But after more than three years in custody in a foreign country, one day seems brief.

Twenty-four hours after the return of Cheng Lei, the first moments of her arrival back on Australian soil have been revealed.

Greeted by her family and Foreign Affairs Minister Penny Wong, she spoke to Prime Minister Anthony Albanese by phone, thanking him and diplomats for getting her home.

"Hello, Prime Minister. What an honour! I was telling Minister Wong that it's because of you and all the team at DFAT that I'm able to make it here in one piece."

The moment wasn't lost on Ms Wong.

"So, it was really moving to meet Cheng Lei yesterday, and to speak to her kids, who are not much older than mine. I made them a promise some time ago: we would do everything, I would do everything I could, to bring her home. And it was wonderful to see them together."

In a statement, Ms Cheng has thanked Australians for their support, saying she's enjoying the simple things she couldn't do her in her tiny Chinese jail cell: like seeing the entirety of the sky, and most importantly, holding her two children.

Ms Wong passed on the best wishes of Australians in return.

"I wish her and her family well.
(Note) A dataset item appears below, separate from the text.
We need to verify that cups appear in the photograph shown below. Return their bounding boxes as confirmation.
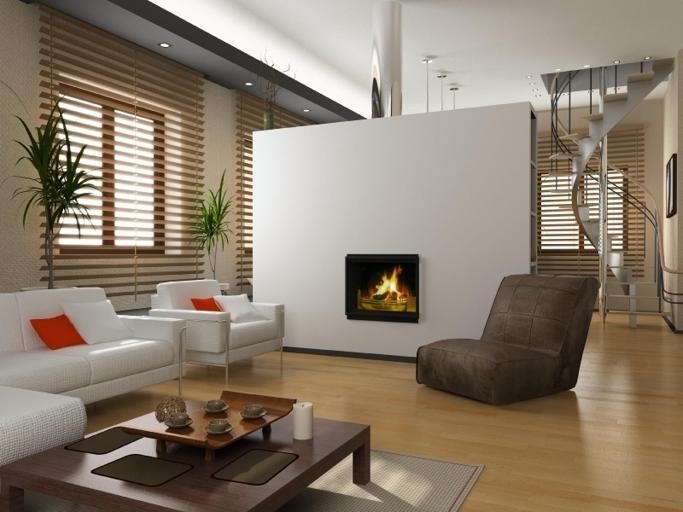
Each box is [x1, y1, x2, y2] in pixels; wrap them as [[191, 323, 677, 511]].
[[292, 402, 314, 441], [169, 414, 188, 424], [207, 400, 224, 410], [208, 418, 227, 433], [244, 404, 263, 417]]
She asked what she could do for us. And I said: you can thrive....thrive, and be healthy and happy. And that's what all Australians want you to be."

Amongst those Australians particularly glad to see Ms Cheng home is former Prime Minister Scott Morrison, whose government started the quest to free her.

"Well, I'm overjoyed Cheng Lei's back with her children, with her family, back in Melbourne. This has been three years of the most terrible ordeal that she has gone through. An ordeal she should never have had to go through."

A journalist working for state-owned television in China, Ms Cheng was detained in August 2020 over vague allegations of sharing Chinese state secrets.

The Chinese Foreign Ministry now claims she was actually sentenced to two years and eleven months in jail for her crime and that she's been released because she’s finished her sentence.

Currently in Taiwan, Mr Morrison is sceptical of that explanation.

"Well, I find none of this convincing. She should never have been detained, and nor should we be appreciative to the Chinese government that she's home. She should never have been detained, and particularly not in those circumstances."

Mr Morrison's successor as Prime Minister, Anthony Albanese, isn't going that far.

"We don't deal with China on a transactional basis. We stand up for our values, and make representations. And we did so consistently. But we also do so diplomatically."

Ms Cheng's release has renewed the focus on other Australians still detained in China.

58-year-old Dr Yang Hengjun is a writer and blogger.

He's been in prison since 2019 charged with espionage in May 2021.

China's opaque legal system has yet to give him a verdict.

His colleague from the University of Technology, Sydney, Chongyi Feng, fears for his deteriorating health, and says he ought to be released.

"There's no legal obstacle whatsoever for the Chinese authorities to release Yang Hengjun, as they did to Cheng Lei. This is political prosecution."

The diplomatic case for his freedom is still being made.